At this period 1908–1909, Picasso had almost never exhibited his pictures, his followers showed theirs but he did not. He said that when one went to an exhibition and looked at the pictures of the other painters one knows that they are bad, there is no excuse for it they are simply bad, but one's own pictures, one knows the reasons why they are bad and so they are not hopelessly bad. At this time he liked to say and later too he used to repeat it, there are so few people who understand and later when every one admires you there are still the same few who understand, just as few as before.
So then Picasso came back from Spain, 1908, with his landscapes that were the beginning of cubism. To really create cubism he had still a long way to go but a beginning had been made.
One can say that cubism has a triple foundation. First. The nineteenth century having exhausted its need of having a model, because the truth that the things seen with the eyes are the only real things, had lost its significance.
People really do not change from one generation to another, as far back as we know history people are about the same as they were, they have had the same needs, the same desires, the same virtues and the same qualities, the same defects, indeed nothing changes from one generation to another except the things seen and the things seen make that generation, that is to say nothing changes in people from one generation to another except the way of seeing and being seen, the streets change, the way of being driven in the streets change, the buildings change, the comforts in the houses change, but the people from one generation to another do not change. The creator in the arts is like all the rest of the people living, he is sensitive to the changes in the way of living and his art is inevitably influenced by the way each generation is living, the way each generation is being educated and the way they move about, all this creates the composition of that generation.
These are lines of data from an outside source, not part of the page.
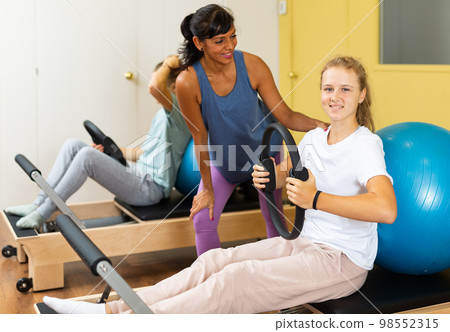 Young boy and girl with pilates trainer in gym Young boy and girl with pilates trainer in gym 98552315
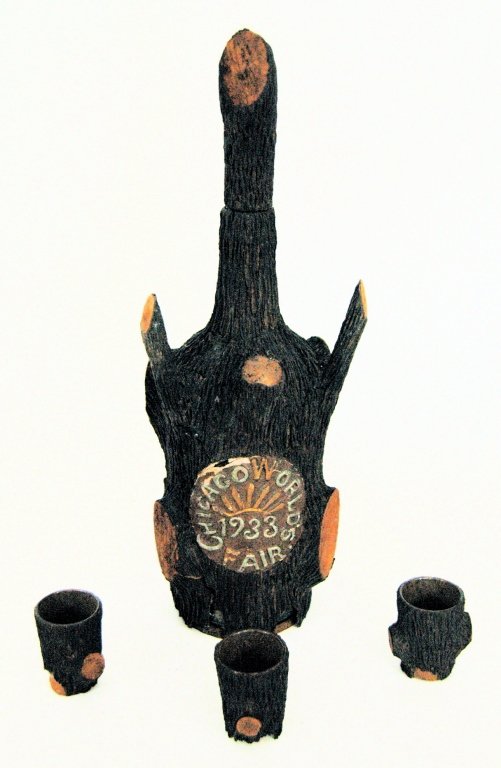 1933 Chicago World's Fair Decanter Set: Unusual Chicago World's Fair decanter set, with decanter, stopper and 3 shot glasses. This set is glass covered with tree bark. The medallion is colored gesso. There are missing places on the covering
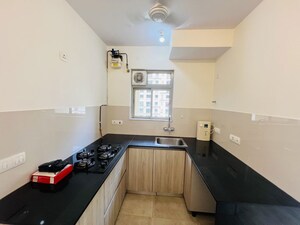 Kitchen in 1 BHK Apartment at Hiranandani The Walk, Ghodbunder Road – for Rent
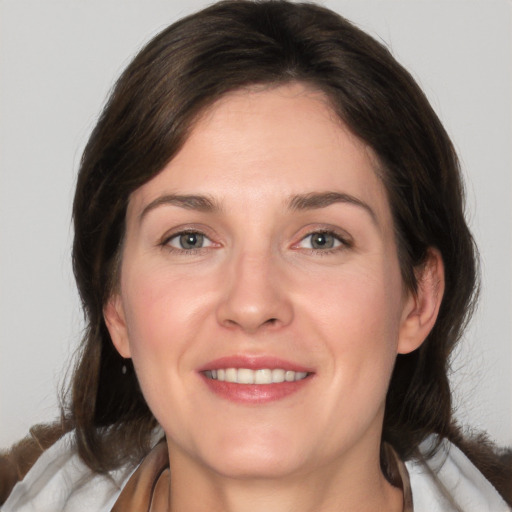 Joyful white adult female with medium  brown hair and grey eyes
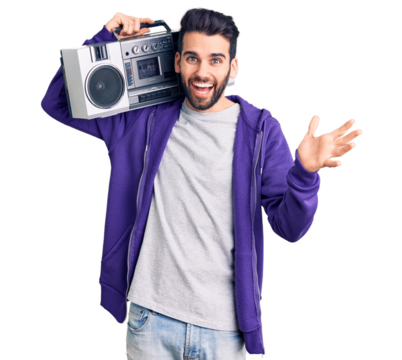 Young handsome man with beard listening to music using vintage boombox celebrating victory with happy smile and winner expression with raised hands - Powered by Adobe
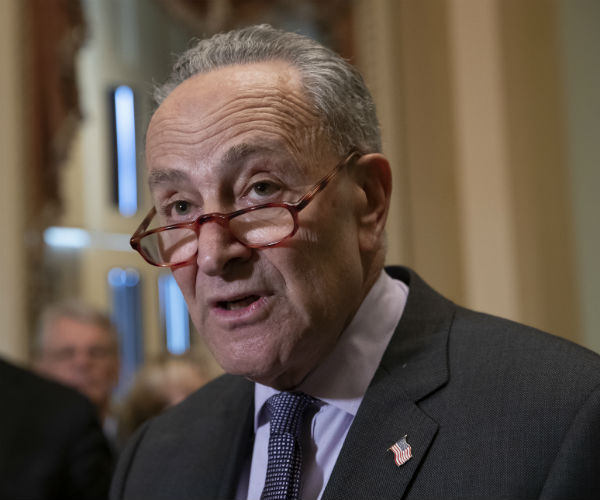 Senate Minority Leader Chuck Schumer is shown with his glasses on, but tipping off his nose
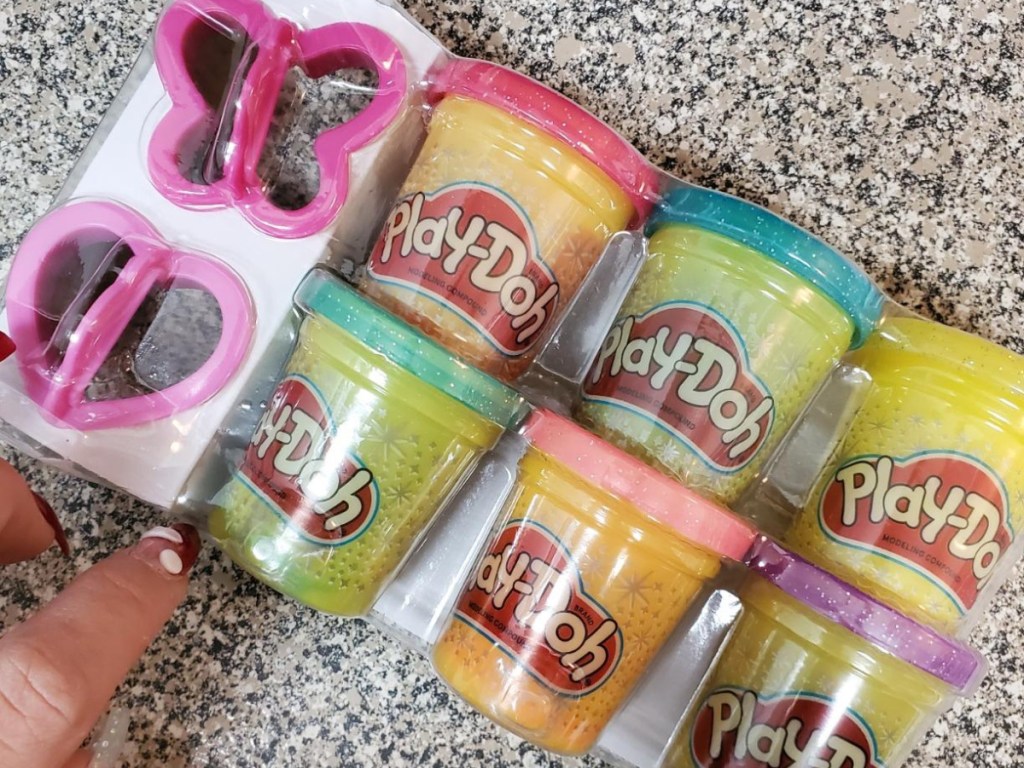 6 tubs of glitter play-doh and two pink cutters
This summer I was reading a book written by one of the monks of the Abbey of Hautecombe about one of the abbots of Hautecombe and in it he writes of the founding of the abbey and he tells that the first site was on a height near a very frequented road. Then I asked all my French friends what was in the fifteenth century a very frequented road, did it mean that people passed once a day or once a week. More than that, they answered me. So then the composition of that epoch depended upon the way the roads were frequented, the composition of each epoch depends upon the way the frequented roads are frequented, people remain the same, the way their roads are frequented is what changes from one century to another and it is that that makes the composition that is before the eyes of every one of that generation and it is that that makes the composition that a creator creates.